THE TASK: Search the data for the string "HEATED" and copy each line in which it appears.

INPUT DATA:
══════════

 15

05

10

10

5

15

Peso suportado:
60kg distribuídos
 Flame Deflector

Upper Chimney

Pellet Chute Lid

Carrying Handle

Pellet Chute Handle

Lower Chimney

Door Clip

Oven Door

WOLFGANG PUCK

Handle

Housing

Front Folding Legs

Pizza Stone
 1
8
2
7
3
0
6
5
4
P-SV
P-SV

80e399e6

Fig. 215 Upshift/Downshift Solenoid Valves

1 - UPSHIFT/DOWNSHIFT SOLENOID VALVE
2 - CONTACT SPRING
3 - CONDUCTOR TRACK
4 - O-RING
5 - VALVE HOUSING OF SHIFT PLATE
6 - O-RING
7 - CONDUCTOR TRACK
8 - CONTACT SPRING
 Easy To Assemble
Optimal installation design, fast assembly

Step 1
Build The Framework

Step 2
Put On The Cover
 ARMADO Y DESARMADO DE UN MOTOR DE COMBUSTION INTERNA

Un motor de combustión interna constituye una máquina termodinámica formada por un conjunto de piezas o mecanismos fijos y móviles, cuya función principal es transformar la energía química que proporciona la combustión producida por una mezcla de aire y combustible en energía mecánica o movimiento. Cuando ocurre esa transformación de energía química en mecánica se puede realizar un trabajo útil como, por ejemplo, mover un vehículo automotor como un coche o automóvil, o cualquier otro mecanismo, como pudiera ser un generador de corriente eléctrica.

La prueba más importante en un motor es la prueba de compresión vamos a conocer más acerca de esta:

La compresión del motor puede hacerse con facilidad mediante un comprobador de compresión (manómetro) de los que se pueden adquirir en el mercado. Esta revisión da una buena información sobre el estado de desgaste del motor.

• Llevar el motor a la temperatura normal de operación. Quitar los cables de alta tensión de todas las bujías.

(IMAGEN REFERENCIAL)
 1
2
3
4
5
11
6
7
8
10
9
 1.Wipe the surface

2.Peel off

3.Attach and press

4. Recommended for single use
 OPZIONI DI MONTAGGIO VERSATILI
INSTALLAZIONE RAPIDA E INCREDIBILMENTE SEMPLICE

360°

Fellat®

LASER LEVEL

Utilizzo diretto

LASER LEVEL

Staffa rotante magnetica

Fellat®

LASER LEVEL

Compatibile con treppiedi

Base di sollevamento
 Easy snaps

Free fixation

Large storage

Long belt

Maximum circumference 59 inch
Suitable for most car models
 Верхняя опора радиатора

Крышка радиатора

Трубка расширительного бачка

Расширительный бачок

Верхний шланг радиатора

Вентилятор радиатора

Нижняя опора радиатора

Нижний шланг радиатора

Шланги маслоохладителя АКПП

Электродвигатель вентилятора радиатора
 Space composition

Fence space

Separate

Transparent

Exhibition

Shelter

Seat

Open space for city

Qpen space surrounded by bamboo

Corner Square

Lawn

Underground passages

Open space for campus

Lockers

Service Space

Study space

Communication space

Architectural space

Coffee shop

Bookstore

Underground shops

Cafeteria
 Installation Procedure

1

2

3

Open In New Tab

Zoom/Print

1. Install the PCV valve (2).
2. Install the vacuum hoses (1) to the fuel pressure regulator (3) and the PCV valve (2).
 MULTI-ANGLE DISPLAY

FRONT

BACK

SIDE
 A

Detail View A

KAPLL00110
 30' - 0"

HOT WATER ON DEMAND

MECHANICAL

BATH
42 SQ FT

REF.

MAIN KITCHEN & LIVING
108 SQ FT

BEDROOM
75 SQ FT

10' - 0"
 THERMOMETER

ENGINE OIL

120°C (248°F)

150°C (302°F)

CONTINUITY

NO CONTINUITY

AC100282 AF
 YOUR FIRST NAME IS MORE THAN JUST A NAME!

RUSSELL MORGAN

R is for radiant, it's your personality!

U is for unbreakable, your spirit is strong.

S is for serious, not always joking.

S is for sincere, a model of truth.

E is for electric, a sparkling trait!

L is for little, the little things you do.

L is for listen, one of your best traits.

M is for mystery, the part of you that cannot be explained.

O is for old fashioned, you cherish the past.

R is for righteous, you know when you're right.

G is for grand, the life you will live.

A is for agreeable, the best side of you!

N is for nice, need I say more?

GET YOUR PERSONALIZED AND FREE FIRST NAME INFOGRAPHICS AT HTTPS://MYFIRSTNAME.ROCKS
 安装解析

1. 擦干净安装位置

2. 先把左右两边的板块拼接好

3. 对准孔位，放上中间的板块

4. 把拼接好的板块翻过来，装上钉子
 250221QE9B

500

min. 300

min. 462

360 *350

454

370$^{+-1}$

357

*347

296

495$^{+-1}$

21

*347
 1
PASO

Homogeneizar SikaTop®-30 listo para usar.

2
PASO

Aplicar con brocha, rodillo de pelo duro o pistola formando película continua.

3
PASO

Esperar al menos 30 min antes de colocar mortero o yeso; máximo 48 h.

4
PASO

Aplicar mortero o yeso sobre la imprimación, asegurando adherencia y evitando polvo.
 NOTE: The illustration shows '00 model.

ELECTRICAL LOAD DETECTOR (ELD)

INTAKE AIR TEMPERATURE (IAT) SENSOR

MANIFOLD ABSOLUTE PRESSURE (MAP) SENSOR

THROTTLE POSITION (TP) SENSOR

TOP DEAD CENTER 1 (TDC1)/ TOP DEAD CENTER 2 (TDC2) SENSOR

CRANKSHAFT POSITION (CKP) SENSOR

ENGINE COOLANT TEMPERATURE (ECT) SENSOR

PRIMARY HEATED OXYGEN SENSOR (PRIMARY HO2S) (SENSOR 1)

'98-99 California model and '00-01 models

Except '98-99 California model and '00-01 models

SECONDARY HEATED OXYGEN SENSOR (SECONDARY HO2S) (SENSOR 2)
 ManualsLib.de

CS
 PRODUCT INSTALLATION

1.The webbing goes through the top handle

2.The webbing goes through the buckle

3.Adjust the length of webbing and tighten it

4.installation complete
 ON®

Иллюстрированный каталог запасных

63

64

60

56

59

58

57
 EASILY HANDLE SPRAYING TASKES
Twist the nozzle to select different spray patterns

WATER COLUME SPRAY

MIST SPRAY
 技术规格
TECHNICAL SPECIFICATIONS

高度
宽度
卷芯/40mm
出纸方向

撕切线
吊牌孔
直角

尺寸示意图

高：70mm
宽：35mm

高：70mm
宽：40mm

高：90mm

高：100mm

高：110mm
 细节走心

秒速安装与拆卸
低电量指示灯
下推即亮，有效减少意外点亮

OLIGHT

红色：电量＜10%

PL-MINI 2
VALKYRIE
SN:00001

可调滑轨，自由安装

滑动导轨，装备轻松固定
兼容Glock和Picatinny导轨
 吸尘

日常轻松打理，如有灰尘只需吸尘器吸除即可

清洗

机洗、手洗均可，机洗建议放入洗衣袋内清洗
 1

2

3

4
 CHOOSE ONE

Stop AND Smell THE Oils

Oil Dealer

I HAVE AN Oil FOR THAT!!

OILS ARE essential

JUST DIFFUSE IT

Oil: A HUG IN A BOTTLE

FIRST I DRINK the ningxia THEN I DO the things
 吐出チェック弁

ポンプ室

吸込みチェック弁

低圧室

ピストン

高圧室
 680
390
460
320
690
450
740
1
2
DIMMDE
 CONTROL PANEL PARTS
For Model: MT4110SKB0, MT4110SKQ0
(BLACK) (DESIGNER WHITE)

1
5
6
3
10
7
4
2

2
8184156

══════════

SOLUTION FOR THIS EXERCISE:
PRIMARY HEATED OXYGEN SENSOR (PRIMARY HO2S) (SENSOR 1)
SECONDARY HEATED OXYGEN SENSOR (SECONDARY HO2S) (SENSOR 2)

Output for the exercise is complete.